+++ Stored data +++

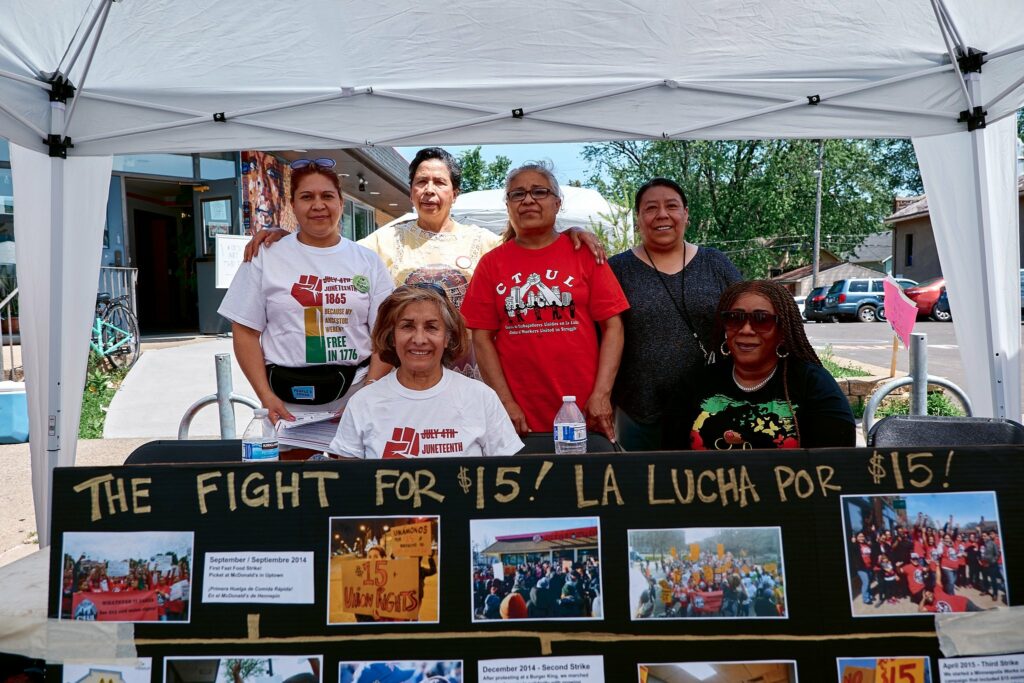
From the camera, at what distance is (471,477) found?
1550 mm

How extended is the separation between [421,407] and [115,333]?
8430 mm

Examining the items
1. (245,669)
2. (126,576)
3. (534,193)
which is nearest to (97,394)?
(534,193)

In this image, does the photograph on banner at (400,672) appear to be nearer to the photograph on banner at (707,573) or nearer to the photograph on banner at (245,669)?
the photograph on banner at (245,669)

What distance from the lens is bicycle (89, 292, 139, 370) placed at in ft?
29.5

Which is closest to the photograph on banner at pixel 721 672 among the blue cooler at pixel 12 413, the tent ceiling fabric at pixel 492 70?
the tent ceiling fabric at pixel 492 70

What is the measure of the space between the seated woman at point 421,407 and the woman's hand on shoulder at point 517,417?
501mm

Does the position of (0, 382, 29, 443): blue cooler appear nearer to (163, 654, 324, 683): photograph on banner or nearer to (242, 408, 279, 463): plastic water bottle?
(242, 408, 279, 463): plastic water bottle

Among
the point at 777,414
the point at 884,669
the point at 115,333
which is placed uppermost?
the point at 115,333

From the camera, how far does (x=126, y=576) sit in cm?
149

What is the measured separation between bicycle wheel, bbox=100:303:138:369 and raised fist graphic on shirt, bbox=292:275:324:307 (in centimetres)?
735

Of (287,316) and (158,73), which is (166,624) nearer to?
(287,316)

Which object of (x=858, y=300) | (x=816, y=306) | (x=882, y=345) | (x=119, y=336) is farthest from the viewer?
(x=816, y=306)

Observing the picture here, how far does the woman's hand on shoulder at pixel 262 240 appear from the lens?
2955 mm

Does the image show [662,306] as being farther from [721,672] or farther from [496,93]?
[721,672]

+++

» Written exercise:
Copy out the entire listing above, switching every "blue cooler" to "red cooler" and keeping everything else unchanged. Leave the pictures out.

» Result for this exercise:
From the camera, at what distance is (471,477) found?
1550 mm

How extended is the separation between [421,407] and [115,333]?
8430 mm

Examining the items
1. (245,669)
2. (126,576)
3. (534,193)
which is nearest to (97,394)?
(534,193)

In this image, does the photograph on banner at (400,672) appear to be nearer to the photograph on banner at (707,573) or nearer to the photograph on banner at (245,669)?
the photograph on banner at (245,669)

What distance from the lens is bicycle (89, 292, 139, 370) placed at in ft?
29.5

Which is closest to the photograph on banner at pixel 721 672 among the red cooler at pixel 12 413, the tent ceiling fabric at pixel 492 70?
the tent ceiling fabric at pixel 492 70

What is the measure of the space between the seated woman at point 421,407 and the woman's hand on shoulder at point 517,417?
501mm

Does the position of (0, 382, 29, 443): red cooler appear nearer to (163, 654, 324, 683): photograph on banner or nearer to (242, 408, 279, 463): plastic water bottle?
(242, 408, 279, 463): plastic water bottle

Among
the point at 777,414
the point at 884,669
the point at 115,333
which is placed uppermost?
the point at 115,333

From the camera, how far does (x=126, y=576) sit in cm?
149

What is the measured separation between bicycle wheel, bbox=100:303:138:369 and raised fist graphic on shirt, bbox=292:275:324:307 (in centimetres)?
735

Of (287,316) and (158,73), which is (166,624) nearer to?
(287,316)

Which object of (x=858, y=300) | (x=816, y=306) | (x=882, y=345) | (x=119, y=336) is farthest from the viewer?
(x=816, y=306)

Observing the picture here, how far does the woman's hand on shoulder at pixel 262 240 appear from the lens?
2955 mm

Does the image show [662,306] as being farther from [721,672] or farther from [496,93]?
[721,672]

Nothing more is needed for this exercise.